Spatial question items
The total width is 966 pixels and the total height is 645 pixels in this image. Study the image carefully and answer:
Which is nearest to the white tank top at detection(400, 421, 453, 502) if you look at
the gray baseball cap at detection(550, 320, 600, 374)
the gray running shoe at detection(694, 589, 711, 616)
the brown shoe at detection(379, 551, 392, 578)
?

Written exercise. Arrange the lines of every item above as a JSON list of strings, one string per line, and leave out any blank lines.

Result of this task.
[
  "The total width is 966 pixels and the total height is 645 pixels in this image. Study the image carefully and answer:",
  "Which is nearest to the white tank top at detection(400, 421, 453, 502) if you look at",
  "the gray baseball cap at detection(550, 320, 600, 374)",
  "the gray running shoe at detection(694, 589, 711, 616)",
  "the brown shoe at detection(379, 551, 392, 578)",
  "?"
]